Quick and easy corn on the cob. The simplest way to cook perfect corn on the cob is to toss an ear into the microwave for three minutes. Then, remove the husks, add some salt and butter and enjoy.
Blanching vegetables. Blanching vegetables means to boil them for five or six minutes prior to using them in a recipe. This is particularly helpful for harder vegetables such as carrots, broccoli and cauliflower that take longer to cook. Otherwise you end up with vegetables that are too crunchy.
Plump up limp vegetables. Give limp vegetables a second chance by soaking them in ice water to make them crisp after prolonged refrigeration. This is a great technique for lettuce and celery, which seem to go limp fastest. This trick also works for limp herbs.
Stir-frying vegetables. Stir-fried vegetables are a quick and easy side dish option. Or serve them over noodles or rice for a delicious meal. The secret to stir-frying is to have the pan or wok very hot and the vegetables cut into similar sized pieces so they cook evenly. Great choices are peppers, mushrooms, onions, carrots, snow peas and beans. Avoid starchy vegetables such as potatoes and yams. Stir-fried vegetables should be flavored near the end of the cooking time for the best results.
Stop white vegetables from yellowing. When cooking white vegetables, use a light colored pot and add a pinch of sugar to keep the white color and avoid yellowing.
Measure vegetables and fruits properly for recipes. When using a recipe that asks you to include a specified amount of a fruit or vegetable, it can be confusing sometimes to know just how much they mean. The general rule of thumb is that if the recipe states “1 cup of diced carrots” then you dice them first and then measure out 1 cup. If it calls for “1 carrot, diced” then it wants you to dice up one carrot. Most recipes are pretty forgiving though; so don’t stress too much over getting the prefect amount.
Roasting vegetables. There are lots of vegetables that can be carrots, potatoes, onions, peppers and squashes. For the best results, coat the vegetables evenly in oil and add seasonings before putting them in a non-stick roasting pan. A great way to ensure they don’t stick (and to make cleanup easy) is to line your pan with parchment paper. Ensure that the vegetables are evenly distributed and not overlapping one another.
Ripen tomatoes overnight. Putting green tomatoes in a brown paper bag with an overripe banana can quickly ripen them. By the morning your green tomatoes will be red and ready to eat!
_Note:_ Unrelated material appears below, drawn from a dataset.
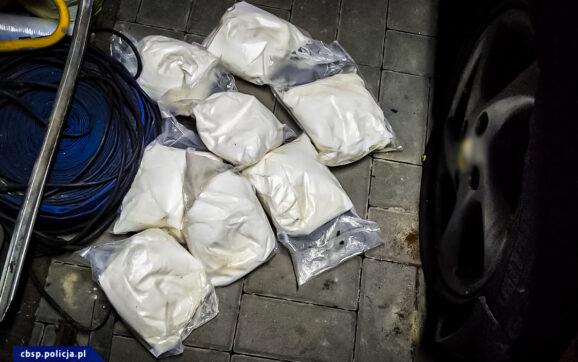 Zatrzymane 3 osoby podejrzane o przemyt 8 kg amfetaminy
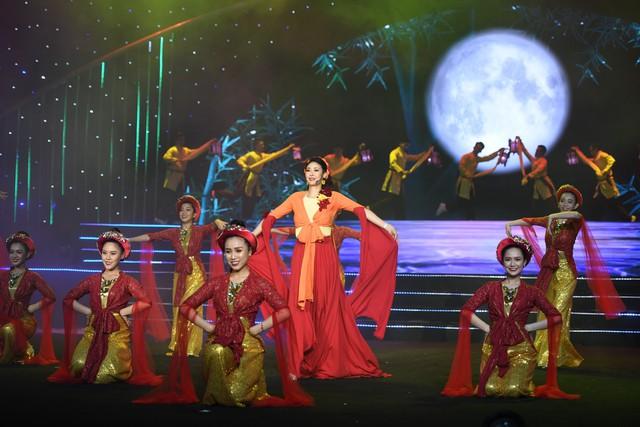 Hoa hậu Hà Kiều Anh bất ngờ khoe giọng ca trong veo - Ảnh 3.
Perfectly steam vegetables every time. Steaming is an easy way to cook vegetables and is a great way to retain their water-soluble vitamins. Almost all vegetables can be steamed except for starchy ones like potatoes. When steaming, make sure that vegetables are cut into equal-sized pieces so they cook evenly. To steam them, place them in a bamboo or metal steams, place the lid on the steamer and put it over a saucepan of boiling water. Always steam your vegetables with the highest possible heat to avoid sogginess and get them cooked faster.
Make sautéed onions even sweeter. For tastier sautéed onions, add a few drops of honey to the pan after heating the oil or butter and before adding the onions. Or if you don’t have any honey, add some sugar on top of the onions once they start to soften. This is especially tasty if you’ll be using the onions on a pizza, steak or hamburger.
Easily peel peaches and tomatoes. Whenever you have to peel peaches or tomatoes, the easiest way is to first immerse them in boiling water for 30 seconds. Then use a sharp paring knife to remove the peel.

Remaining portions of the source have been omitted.